» About this task
Nothing may be dropped or added when the entries below are copied.

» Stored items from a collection
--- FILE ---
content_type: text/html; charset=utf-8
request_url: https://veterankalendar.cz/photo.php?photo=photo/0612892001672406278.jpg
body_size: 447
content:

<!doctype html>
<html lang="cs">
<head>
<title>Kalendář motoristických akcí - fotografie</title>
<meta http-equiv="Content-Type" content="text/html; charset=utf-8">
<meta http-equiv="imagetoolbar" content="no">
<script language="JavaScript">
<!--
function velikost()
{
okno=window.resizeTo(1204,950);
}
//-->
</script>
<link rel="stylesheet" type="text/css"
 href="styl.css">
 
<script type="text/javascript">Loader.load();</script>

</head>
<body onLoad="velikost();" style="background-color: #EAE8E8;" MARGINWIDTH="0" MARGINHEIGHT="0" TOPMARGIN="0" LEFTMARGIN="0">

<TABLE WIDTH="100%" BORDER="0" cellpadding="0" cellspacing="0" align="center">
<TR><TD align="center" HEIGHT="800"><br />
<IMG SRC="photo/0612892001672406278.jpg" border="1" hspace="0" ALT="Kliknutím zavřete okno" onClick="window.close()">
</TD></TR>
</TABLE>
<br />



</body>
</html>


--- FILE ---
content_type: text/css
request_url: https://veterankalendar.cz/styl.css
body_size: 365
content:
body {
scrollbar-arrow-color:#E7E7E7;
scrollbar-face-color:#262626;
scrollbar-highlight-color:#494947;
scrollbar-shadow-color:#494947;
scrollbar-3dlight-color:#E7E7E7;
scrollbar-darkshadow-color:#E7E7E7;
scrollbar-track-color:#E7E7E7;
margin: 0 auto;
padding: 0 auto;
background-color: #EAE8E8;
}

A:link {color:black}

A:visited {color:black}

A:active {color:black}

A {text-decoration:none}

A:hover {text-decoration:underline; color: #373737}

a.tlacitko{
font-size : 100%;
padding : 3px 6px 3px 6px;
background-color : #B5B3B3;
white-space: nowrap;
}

» Output of the task
--- FILE ---
content_type: text/html; charset=utf-8
request_url: https://veterankalendar.cz/photo.php?photo=photo/0612892001672406278.jpg
body_size: 447
content:

<!doctype html>
<html lang="cs">
<head>
<title>Kalendář motoristických akcí - fotografie</title>
<meta http-equiv="Content-Type" content="text/html; charset=utf-8">
<meta http-equiv="imagetoolbar" content="no">
<script language="JavaScript">
<!--
function velikost()
{
okno=window.resizeTo(1204,950);
}
//-->
</script>
<link rel="stylesheet" type="text/css"
 href="styl.css">
 
<script type="text/javascript">Loader.load();</script>

</head>
<body onLoad="velikost();" style="background-color: #EAE8E8;" MARGINWIDTH="0" MARGINHEIGHT="0" TOPMARGIN="0" LEFTMARGIN="0">

<TABLE WIDTH="100%" BORDER="0" cellpadding="0" cellspacing="0" align="center">
<TR><TD align="center" HEIGHT="800"><br />
<IMG SRC="photo/0612892001672406278.jpg" border="1" hspace="0" ALT="Kliknutím zavřete okno" onClick="window.close()">
</TD></TR>
</TABLE>
<br />



</body>
</html>


--- FILE ---
content_type: text/css
request_url: https://veterankalendar.cz/styl.css
body_size: 365
content:
body {
scrollbar-arrow-color:#E7E7E7;
scrollbar-face-color:#262626;
scrollbar-highlight-color:#494947;
scrollbar-shadow-color:#494947;
scrollbar-3dlight-color:#E7E7E7;
scrollbar-darkshadow-color:#E7E7E7;
scrollbar-track-color:#E7E7E7;
margin: 0 auto;
padding: 0 auto;
background-color: #EAE8E8;
}

A:link {color:black}

A:visited {color:black}

A:active {color:black}

A {text-decoration:none}

A:hover {text-decoration:underline; color: #373737}

a.tlacitko{
font-size : 100%;
padding : 3px 6px 3px 6px;
background-color : #B5B3B3;
white-space: nowrap;
}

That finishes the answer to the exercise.